てんびん座
逆を極める
怠惰の両義性
今週のてんびん座は、修行生活における「怠惰」のごとし。あるいは、心中で起きている力動的な葛藤により深く没頭していこうとするような星回り。
初期キリスト教の修道士たちの1人であった聖ヒエロニムスは、灼熱の太陽に焼き尽くされる砂漠に身を置き、広大な孤独に苛まれながら暮らす中で、幾度もかつての楽しかったローマでの生活を幻視したそうですが、そのような時はしばしば1日が50時間くらいに感じられ、ぜんぜん時間が進んでいかないような感覚になったのだとも述べていました。
これはうつ病の主観的体験ともよく似ていますが、伝統的には「怠惰」と呼ばれ、普通に考えれば修行生活からの逃避であり、善からの逃走と考えられる訳ですが、現代イタリアの哲学者アガンベンによれば、怠惰には両義性があり、むしろ肯定的な側面もあるのだとして次のように記述しています。
怠惰な者を苦しめるのはそれゆえ、悪の意識ではなくて逆に、善の中でもっとも偉大なものへの配慮である。怠惰とはまさしく、神の前で人間が立ち止まるという義務に直面して、目を眩ませて怯えながら「後ずさりすること」である。

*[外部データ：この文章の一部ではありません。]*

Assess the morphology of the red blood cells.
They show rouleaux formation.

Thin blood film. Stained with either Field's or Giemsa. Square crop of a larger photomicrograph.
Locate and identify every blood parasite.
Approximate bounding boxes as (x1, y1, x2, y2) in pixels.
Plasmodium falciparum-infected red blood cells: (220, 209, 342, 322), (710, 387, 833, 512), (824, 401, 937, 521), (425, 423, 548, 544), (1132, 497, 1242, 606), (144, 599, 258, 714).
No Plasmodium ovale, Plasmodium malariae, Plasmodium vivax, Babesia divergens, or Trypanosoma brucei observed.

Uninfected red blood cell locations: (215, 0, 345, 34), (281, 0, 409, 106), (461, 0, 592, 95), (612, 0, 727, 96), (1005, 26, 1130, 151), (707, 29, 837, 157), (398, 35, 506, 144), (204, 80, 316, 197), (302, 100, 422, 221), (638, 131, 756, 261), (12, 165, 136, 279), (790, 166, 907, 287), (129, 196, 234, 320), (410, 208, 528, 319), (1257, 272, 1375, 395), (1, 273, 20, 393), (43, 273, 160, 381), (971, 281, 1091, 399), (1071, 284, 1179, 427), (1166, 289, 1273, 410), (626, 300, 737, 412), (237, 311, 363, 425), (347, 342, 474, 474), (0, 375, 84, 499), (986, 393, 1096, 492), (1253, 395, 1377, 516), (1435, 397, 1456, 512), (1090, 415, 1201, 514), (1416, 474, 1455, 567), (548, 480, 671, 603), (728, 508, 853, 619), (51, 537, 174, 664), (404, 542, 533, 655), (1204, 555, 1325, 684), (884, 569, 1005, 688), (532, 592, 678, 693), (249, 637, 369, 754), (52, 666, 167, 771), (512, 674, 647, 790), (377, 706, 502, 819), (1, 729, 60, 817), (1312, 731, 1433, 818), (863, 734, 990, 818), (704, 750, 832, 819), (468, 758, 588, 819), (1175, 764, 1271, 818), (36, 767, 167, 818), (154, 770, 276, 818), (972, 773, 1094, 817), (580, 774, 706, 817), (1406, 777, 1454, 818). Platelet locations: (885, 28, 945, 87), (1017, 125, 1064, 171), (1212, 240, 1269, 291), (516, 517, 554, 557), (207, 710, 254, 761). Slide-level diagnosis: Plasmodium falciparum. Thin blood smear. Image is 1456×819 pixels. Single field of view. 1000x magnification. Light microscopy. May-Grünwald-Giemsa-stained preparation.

(『スタンツェ』)
つまり、修道士が怠惰に陥って修行生活が向かっていくべき神の善から逃走するのは、そもそも神の善をはっきり認識しているから起きえることであって、そうでなければ修道士が神の前で怯むことすらないではないかという風に、逆説的に捉えている訳です。
同様に、7月14日にてんびん座から数えて「心の内奥」を意味する4番目のやぎ座で満月を迎えていく今週のあなたもまた、そうした弁証法的な捉え方を通して、かつて自分が喪ってしまったものを取り戻していく術を探っていくことになるでしょう。
時代的気分の弁証法
コリン・ウィルソンはニーチェやカミュ、ヘッセなど様々な人物や作品を例にとりあげて、彼らをいにしえの聖ヒエロニムスに連なる現代の「アウトサイダー」として見立て、その本質について次のように述べていました。
自分がもっとも自分となるような、つまり最大限に自己を表現できるような行動方式を見いだすのが「アウトサイダー」の仕事である。(中略)「アウトサイダー」は、たまたま自分が幸運に恵まれているから世界を肯定するのではなく、あくまでも自分の「意思」による肯定をしたいと願う。(『アウトサイダー』)
この本の主題は「私たちはなぜ日常に倦怠してしまうのか?」という1点の疑問に集約することができますが、これは「現代人はなぜ飲酒やドラッグ、いじめや不倫をやめられないのか?」といった問いにも置き換えることもできるはず。
日常生活が退屈だから。そう答える他ないところを、著者は「(自分には)才能もなく、達成すべき使命もなく、これと言って伝えるべき感情もない。わたしは何も所有せず、何者にも値しない。が、それでもなお、なんらかの償いをわたしは欲する」のだと述べています。
確かに、人生という不可解なものの内では私たちはいつまでもちっぽけで、結局何も所有することができないからこそ、何か可能なものを成就せんとして、醒めながら手を動かそうとするのかも知れません。ここでも言わば、「アウトサイダー」はそうなって当然な思考の流れの“逆”を極めている訳です。
その意味で今週のてんびん座もまた、単に惰性に陥るのでも、退屈な帰結にそのまま行き着くのでもなく、自分の潜在的なエネルギーを最大限に引き出していくべく、逆説的な文脈を自身の心に課してみるといいでしょう。